PUNTO DI SPACCIO

Arrestato giovane spacciatore alla stazione Togliatti

La Polizia arresta un gambiano di 22 anni e sequestra cannabinoidi per un valore di 500.000 euro.

Arrestato giovane spacciatore alla stazione Togliatti

Un’inchiesta avviata per un omicidio ha svelato un’intensa attività di spaccio presso la stazione ferroviaria Palmiro Togliatti. Grazie a un’operazione della Polizia Ferroviaria del Compartimento Lazio, è stato arrestato un cittadino gambiano di 22 anni, considerato il principale pusher della piazza di spaccio, e sequestrati oltre 7 chilogrammi di droga.

Le indagini erano partite dopo l’omicidio di un cittadino egiziano, avvenuto il 18 luglio, durante una violenta lite in stazione. Mentre gli investigatori ricostruivano quanto accaduto, è emerso che il luogo era diventato un centro nevralgico per la vendita di sostanze stupefacenti, con acquirenti italiani e stranieri che affollavano la zona.

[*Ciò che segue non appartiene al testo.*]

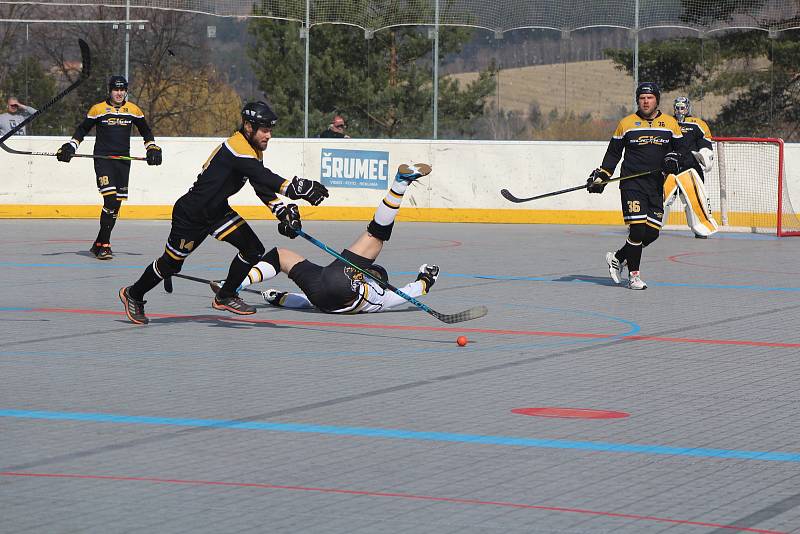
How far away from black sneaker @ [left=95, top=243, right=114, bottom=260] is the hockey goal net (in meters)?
9.28

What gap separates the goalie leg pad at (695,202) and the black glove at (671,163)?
6831mm

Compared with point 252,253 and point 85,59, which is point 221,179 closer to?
point 252,253

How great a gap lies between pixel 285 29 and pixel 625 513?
788 inches

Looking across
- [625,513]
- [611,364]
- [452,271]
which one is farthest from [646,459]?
[452,271]

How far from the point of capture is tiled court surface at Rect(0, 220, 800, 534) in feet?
17.1

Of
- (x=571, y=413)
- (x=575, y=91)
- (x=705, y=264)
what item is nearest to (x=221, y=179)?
(x=571, y=413)

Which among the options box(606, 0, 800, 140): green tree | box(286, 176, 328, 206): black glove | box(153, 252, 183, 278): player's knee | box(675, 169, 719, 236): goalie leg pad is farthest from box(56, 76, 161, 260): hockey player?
box(606, 0, 800, 140): green tree

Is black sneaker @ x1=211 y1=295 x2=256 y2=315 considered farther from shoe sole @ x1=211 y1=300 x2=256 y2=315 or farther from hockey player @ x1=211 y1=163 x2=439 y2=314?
hockey player @ x1=211 y1=163 x2=439 y2=314

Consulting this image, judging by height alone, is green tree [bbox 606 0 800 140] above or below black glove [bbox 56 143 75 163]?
above

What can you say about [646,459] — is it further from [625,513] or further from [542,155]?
[542,155]

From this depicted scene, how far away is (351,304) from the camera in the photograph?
10977mm

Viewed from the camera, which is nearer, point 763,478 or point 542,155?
point 763,478

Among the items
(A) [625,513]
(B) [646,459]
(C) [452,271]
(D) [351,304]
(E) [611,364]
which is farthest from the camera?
(C) [452,271]

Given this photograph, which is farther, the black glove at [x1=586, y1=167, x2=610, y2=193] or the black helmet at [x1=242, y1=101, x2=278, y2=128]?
the black glove at [x1=586, y1=167, x2=610, y2=193]
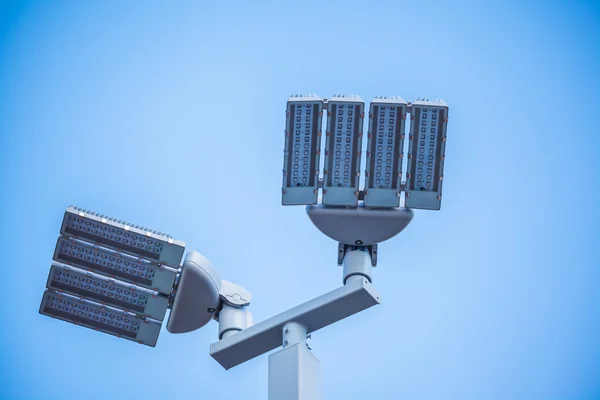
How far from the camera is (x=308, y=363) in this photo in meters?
7.54

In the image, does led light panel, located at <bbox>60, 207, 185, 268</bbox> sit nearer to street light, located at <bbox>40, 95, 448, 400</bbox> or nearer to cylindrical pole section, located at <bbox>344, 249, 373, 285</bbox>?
street light, located at <bbox>40, 95, 448, 400</bbox>

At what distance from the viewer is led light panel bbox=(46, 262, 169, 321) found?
28.6 feet


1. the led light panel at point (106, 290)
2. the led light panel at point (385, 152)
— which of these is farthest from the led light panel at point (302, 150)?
the led light panel at point (106, 290)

Il presunto spacciatore, ogni giorno, si presentava con uno zaino alla stazione, sistemandosi su una scala dove avvenivano scambi rapidi di denaro e droga. Alcuni suoi connazionali lo sorvegliavano, pronti a dare l’allerta in caso di controlli della polizia. Gli agenti, dopo giorni di appostamenti, hanno notato un cambiamento nei suoi comportamenti e hanno intensificato le ricerche fino a rintracciarlo sotto un cavalcavia nei pressi di Ponte Mammolo. Nonostante il giovane avesse tentato di scappare, è stato bloccato e arrestato dopo un breve inseguimento.

La perquisizione ha portato al ritrovamento di oltre 40 dosi già confezionate di cannabinoidi e contante ritenuto provento dell’attività illecita. Dopo ulteriori accertamenti, gli agenti hanno scoperto che il giovane lavorava come giardiniere in una cooperativa sociale, dove si occupava di recuperare persone condannate. Tuttavia, in segreto, utilizzava un locale della cooperativa per nascondere la droga, che includeva circa 7,2 chilogrammi di cannabinoidi e un’arma da taglio, ritenuta destinata a intimidazioni.

Le stime indicano che la droga avrebbe potuto generare circa 46.000 dosi, per un valore che supera i 500.000 euro. Inoltre, il giovane avrebbe fornito informazioni utili agli investigatori riguardo l’omicidio del 18 luglio, testimoniando su quanto accaduto. Della morte era già stato arrestato il presunto autore. Al termine del rito direttissimo, il Tribunale di Roma ha convalidato l’arresto e disposto la custodia cautelare in carcere per il 22enne.